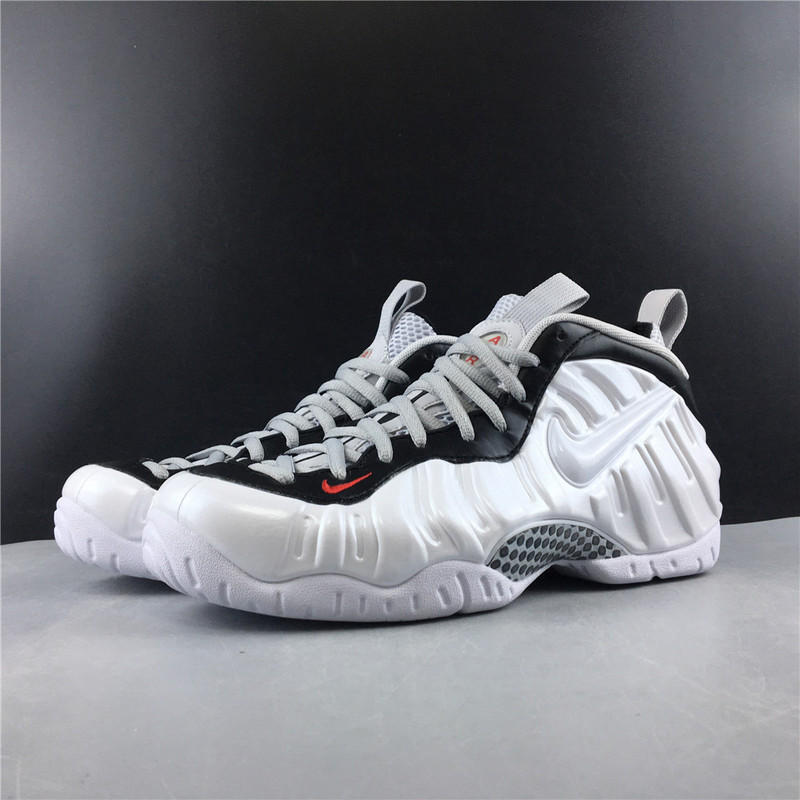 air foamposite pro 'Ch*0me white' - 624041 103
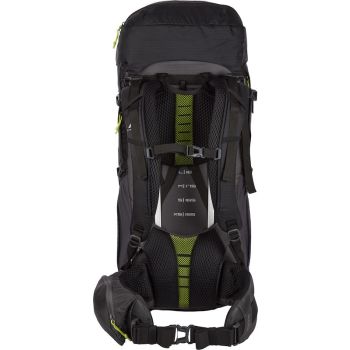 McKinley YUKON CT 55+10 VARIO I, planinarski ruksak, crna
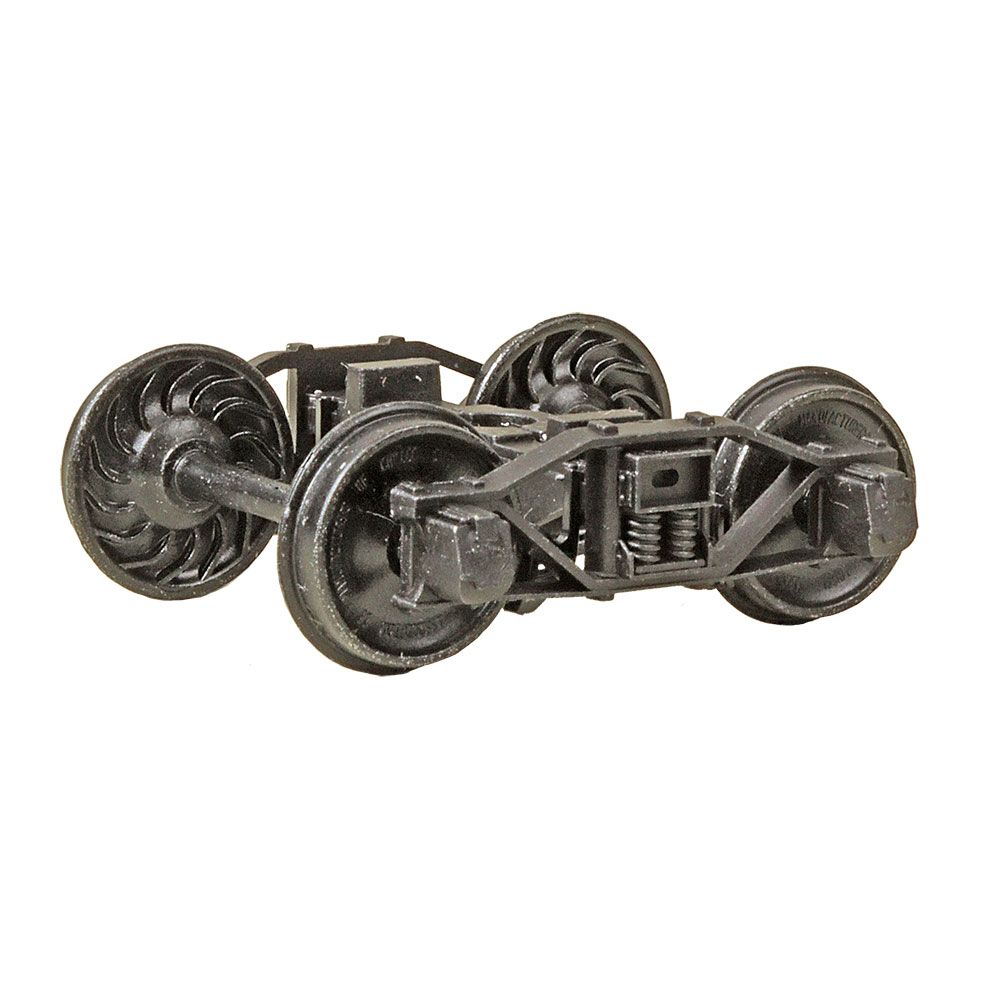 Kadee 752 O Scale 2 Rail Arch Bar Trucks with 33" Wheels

· · ·

# Task brief
Without including any picture, write out the material above exactly.

# Exercise answer
 air foamposite pro 'Ch*0me white' - 624041 103
 McKinley YUKON CT 55+10 VARIO I, planinarski ruksak, crna
 Kadee 752 O Scale 2 Rail Arch Bar Trucks with 33" Wheels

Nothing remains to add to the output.